It must be nice to have a background theme to cover your tracks in regards to your own "spending like a drunken sailor". Whereas Obama's immediate past predecessor was attacked as such for his big time deficit spending - Obama is able to:
- Hit Bush for "Turning a $250 billion surplus into a $1,000 deficit (despite the fact that a Democratic Congress made the appropriations and Bush controlled the spending from Oct 08 until Jan 20, 2009. Obama had the federal budget from Jan 21 until September 30 2009
- Is operating in the current budget - which is on track to have a $1,400 billion deficit
- Has a trajectory for deficits above $600 billion through his second term - if elected
Talk about some nads!!
FORTUNE -- President Obama wants to slow Europe's headlong rush to austerity. But right now he looks like little more than a speed bump for the cutback crowd.
Obama has sought to use the upcoming meeting of the Group of 20 global finance ministers in Canada this weekend as a rallying cry for more fiscal stimulus. He argues that cutting government spending now risks undermining a fragile recovery in debt-soaked Western economies.
"We worked exceptionally hard to restore growth; we cannot let it falter or lose strength now," Obama said in a letter to G-20 leaders last Friday. "This means that we should reaffirm our unity of purpose to provide the policy support necessary to keep economic growth strong."
But the G-20's unity of purpose isn't what it was last year, when the global financial crisis galvanized the group to prop up the world's financial system.

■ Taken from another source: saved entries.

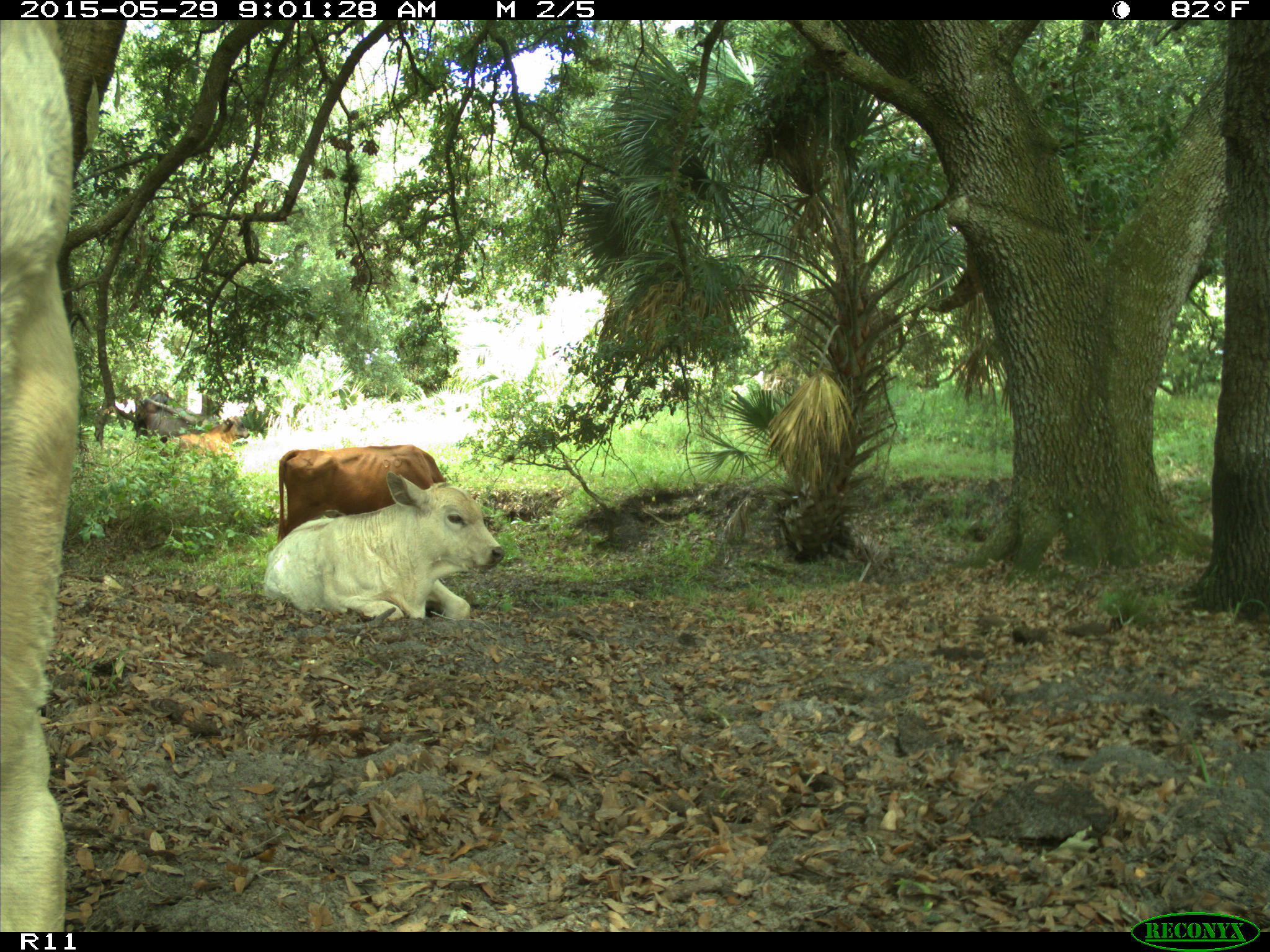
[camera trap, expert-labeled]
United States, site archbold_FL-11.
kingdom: Animalia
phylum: Chordata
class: Mammalia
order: Artiodactyla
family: Bovidae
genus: Bos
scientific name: Bos taurus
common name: domestic cow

Since Obama issued his call to focus on growth, German Chancellor Angela Merkel called budget cuts "urgently necessary," and European Central Bank President Jean-Claude Trichet said stronger public finances are part of a "policy which we would call confidence-building."

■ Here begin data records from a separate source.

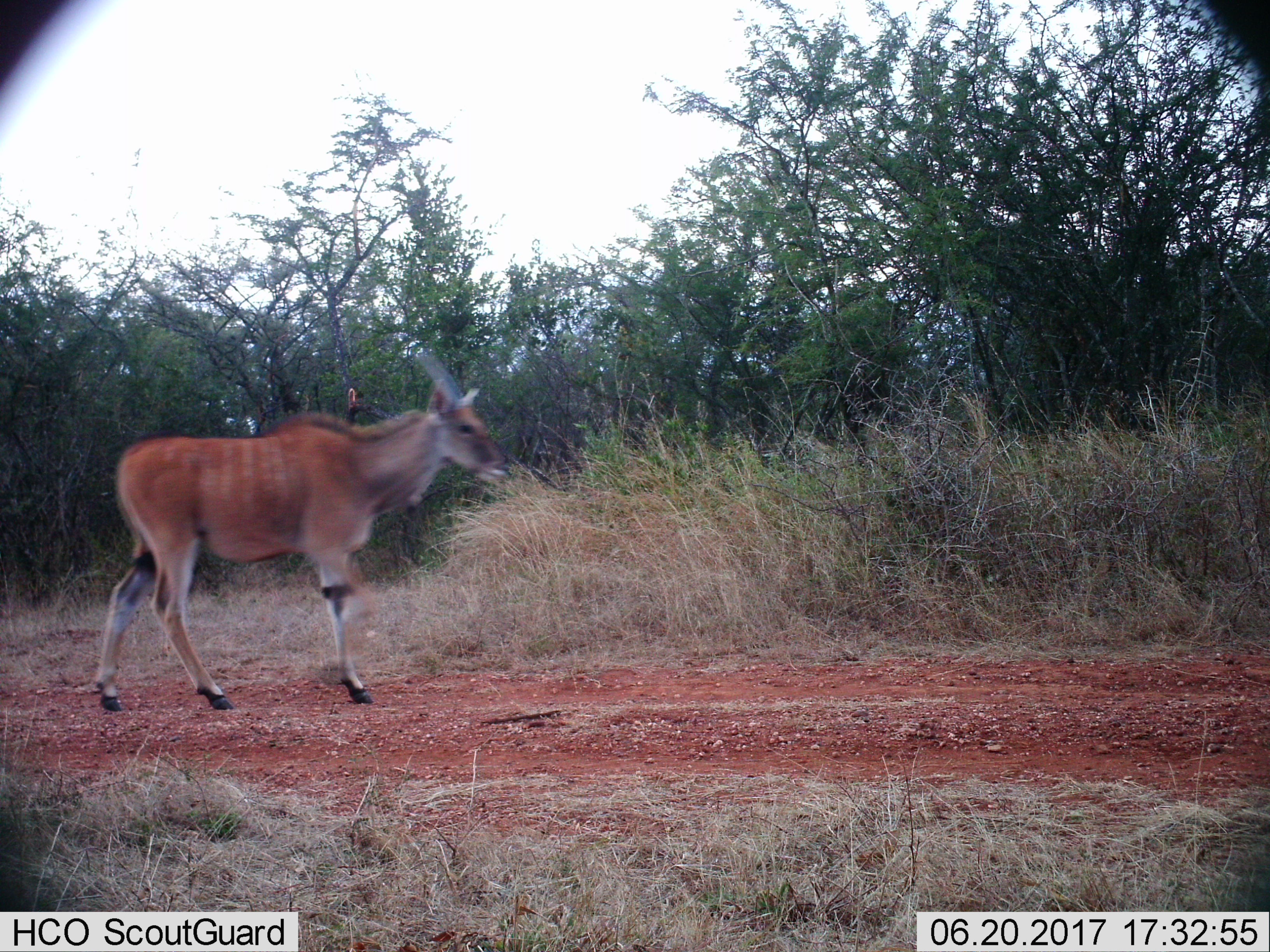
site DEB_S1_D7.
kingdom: Animalia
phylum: Chordata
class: Mammalia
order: Artiodactyla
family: Bovidae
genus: Tragelaphus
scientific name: Tragelaphus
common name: kudu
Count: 1.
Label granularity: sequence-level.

In the most striking contrast, the United Kingdom on Tuesday unveiled a budget that will slash real spending in many government departments by 25% over four years. Katherine Smith of economic research firm IHS Global Insight said the cuts were "truly eye-watering."
The case for cutting now is hardly ironclad. But after two years of costly government bailouts of the financial sector, the case for still more taxpayer largesse is not one many voters are eager to hear.
"Obama has been having difficulties selling that story domestically," said Stewart M. Patrick, a senior fellow at the Council on Foreign Relations in Washington. "Europe is very inward looking right now, and there are some large differences in how they see this issue."